2010-10-12 Thread Jens M Andreasen

On Tue, 2010-10-12 at 16:29 +0200, Stéphane Letz wrote:
> > 

> I've done some test using OpenCL in the context of the Faust project
> (http://faust.grame.fr/). Up to now results are not really good, and I
> guess CUDA/OpenCL will be usable only in specific cases. 

What kinds of parallellism have you been exploring? 

I have found that the multiple channel strip approach with mixdown to
subgroups is straight-forward for a DAW, as well as for polysynths.

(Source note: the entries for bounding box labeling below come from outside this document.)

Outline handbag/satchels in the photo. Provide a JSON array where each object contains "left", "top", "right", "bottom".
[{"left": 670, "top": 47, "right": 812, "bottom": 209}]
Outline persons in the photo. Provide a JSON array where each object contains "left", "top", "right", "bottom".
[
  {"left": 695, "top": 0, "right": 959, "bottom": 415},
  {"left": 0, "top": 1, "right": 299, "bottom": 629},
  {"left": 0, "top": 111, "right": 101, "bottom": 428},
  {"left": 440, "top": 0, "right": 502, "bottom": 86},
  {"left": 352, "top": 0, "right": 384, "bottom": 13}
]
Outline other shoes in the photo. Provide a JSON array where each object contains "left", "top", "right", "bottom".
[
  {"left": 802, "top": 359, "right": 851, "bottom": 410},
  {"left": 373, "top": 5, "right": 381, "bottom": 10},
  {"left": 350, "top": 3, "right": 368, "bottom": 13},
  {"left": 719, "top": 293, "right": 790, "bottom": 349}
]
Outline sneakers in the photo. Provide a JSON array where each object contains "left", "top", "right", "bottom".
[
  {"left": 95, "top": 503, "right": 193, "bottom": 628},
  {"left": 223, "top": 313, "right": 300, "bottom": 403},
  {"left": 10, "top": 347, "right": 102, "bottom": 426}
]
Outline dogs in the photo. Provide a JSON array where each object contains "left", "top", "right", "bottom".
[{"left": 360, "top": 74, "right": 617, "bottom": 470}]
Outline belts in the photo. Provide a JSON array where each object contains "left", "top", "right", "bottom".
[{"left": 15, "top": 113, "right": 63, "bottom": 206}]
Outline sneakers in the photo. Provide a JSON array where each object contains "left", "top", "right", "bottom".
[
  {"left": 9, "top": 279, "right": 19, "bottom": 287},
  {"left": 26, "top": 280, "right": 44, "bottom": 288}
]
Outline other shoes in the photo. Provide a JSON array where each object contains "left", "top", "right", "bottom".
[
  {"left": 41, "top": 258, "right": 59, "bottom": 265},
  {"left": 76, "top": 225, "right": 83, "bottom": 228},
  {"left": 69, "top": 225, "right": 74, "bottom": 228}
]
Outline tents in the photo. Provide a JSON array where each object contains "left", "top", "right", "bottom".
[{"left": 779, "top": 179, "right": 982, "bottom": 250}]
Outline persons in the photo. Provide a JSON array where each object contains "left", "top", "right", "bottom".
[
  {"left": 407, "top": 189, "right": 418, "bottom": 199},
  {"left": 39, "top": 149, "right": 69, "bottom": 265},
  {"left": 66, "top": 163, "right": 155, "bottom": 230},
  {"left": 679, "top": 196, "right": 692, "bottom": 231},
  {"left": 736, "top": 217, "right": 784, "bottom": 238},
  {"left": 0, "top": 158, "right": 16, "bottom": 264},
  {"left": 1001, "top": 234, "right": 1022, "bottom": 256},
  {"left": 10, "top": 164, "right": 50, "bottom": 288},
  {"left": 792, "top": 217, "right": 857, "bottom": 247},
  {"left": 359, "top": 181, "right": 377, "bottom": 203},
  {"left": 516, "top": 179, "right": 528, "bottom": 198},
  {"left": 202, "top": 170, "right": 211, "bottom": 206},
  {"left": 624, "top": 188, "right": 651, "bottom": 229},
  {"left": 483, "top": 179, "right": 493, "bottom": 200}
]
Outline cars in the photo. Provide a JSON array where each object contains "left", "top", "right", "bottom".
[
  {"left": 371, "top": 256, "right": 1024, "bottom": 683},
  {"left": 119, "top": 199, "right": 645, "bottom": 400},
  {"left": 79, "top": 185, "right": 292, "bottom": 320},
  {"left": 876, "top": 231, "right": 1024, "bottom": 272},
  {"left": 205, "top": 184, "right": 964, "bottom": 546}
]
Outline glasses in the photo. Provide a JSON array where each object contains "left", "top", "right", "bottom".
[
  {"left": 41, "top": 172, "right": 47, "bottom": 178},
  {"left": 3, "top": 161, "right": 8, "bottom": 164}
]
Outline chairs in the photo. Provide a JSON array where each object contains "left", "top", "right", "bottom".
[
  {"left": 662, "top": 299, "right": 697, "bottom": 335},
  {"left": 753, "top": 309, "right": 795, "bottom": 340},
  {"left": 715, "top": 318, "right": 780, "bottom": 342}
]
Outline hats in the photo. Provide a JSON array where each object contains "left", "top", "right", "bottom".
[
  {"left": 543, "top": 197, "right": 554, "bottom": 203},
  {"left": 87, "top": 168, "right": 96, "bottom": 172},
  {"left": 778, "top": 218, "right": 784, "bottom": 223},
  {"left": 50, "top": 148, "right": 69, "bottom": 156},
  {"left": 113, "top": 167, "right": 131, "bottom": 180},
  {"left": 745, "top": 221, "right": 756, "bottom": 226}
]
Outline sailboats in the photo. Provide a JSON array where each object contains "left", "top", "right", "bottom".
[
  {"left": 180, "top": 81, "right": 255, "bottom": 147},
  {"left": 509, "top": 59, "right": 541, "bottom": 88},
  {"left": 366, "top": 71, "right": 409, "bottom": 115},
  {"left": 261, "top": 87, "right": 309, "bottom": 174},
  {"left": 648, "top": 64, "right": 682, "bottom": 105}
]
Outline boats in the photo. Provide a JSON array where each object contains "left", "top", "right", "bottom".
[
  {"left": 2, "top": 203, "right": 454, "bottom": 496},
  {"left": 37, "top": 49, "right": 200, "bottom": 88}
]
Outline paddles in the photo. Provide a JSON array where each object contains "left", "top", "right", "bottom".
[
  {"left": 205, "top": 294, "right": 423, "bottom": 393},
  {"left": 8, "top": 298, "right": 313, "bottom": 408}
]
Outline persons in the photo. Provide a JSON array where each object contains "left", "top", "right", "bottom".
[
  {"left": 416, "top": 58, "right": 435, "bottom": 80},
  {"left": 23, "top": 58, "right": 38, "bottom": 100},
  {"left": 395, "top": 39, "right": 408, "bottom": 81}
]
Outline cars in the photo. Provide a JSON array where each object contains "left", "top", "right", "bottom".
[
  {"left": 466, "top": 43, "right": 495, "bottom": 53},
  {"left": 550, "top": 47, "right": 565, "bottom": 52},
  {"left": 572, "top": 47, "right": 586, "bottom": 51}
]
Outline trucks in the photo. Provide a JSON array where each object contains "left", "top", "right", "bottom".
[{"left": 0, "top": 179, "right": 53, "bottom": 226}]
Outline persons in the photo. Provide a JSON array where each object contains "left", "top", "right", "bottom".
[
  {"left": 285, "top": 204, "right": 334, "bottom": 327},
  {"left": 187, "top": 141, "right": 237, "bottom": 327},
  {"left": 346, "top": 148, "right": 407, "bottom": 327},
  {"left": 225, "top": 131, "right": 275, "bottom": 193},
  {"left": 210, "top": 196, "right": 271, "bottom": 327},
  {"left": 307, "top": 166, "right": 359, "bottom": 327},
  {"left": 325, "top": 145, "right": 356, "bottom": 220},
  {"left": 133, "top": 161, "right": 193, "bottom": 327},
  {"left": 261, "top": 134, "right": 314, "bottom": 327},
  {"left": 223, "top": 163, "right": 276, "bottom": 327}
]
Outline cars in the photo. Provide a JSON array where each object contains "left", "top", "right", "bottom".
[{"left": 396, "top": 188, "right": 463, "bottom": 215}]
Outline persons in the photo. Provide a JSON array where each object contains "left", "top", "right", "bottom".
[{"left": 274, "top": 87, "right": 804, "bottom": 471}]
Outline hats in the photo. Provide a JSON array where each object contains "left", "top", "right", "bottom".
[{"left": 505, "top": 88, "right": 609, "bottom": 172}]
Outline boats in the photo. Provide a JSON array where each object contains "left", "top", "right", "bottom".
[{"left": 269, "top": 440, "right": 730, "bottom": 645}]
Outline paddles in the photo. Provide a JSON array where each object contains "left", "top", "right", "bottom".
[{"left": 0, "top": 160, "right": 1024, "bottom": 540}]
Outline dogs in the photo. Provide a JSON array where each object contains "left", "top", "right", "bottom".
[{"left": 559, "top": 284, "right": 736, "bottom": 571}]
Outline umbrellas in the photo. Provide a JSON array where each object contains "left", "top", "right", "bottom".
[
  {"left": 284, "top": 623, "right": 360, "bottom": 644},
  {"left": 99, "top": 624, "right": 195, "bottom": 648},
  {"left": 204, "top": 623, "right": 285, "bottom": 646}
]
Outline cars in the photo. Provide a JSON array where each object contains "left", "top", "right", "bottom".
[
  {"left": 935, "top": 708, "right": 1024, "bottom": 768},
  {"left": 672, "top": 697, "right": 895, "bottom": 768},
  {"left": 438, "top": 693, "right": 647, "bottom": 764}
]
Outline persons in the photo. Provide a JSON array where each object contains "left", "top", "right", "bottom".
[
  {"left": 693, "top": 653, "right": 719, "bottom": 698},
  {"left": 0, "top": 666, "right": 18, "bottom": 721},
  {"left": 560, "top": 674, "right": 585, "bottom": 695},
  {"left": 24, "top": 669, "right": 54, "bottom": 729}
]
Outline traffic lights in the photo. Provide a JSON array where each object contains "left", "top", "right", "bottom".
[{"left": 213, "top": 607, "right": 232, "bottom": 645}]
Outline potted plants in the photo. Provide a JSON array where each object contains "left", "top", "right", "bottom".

Global sync points between multiprocessors - for cascaded processing -
works up to a limit after which the squared cost of the sync eats up the
computational value of the added multiprocessor. I am syncing the 6 MP's
on a GT220 every 16 samples at 96kHz with a penalty in the 5% range. On
higher end cards this approach is not very useful though. Discouraged by
Nvidia staffers also ...


In theory, the granularity of the vector needs to be no higher than 32
vector elements to be efficient - that is how the hardware
multithreading works. In practice, for the given use case, you will find
yourself trashing the instruction cache if you use too many divergent
warps. Two, perhaps three, completely different code paths on each MP
works well.

192 or 256 threads are a minimum to hide instruction latency, leading to
the conclusion that the effective vector as seen by the outside world
needs to be at most 128 elements wide (256/2, which is what I currently
use) and possibly as low as 64 (192 threads / 3 codepaths)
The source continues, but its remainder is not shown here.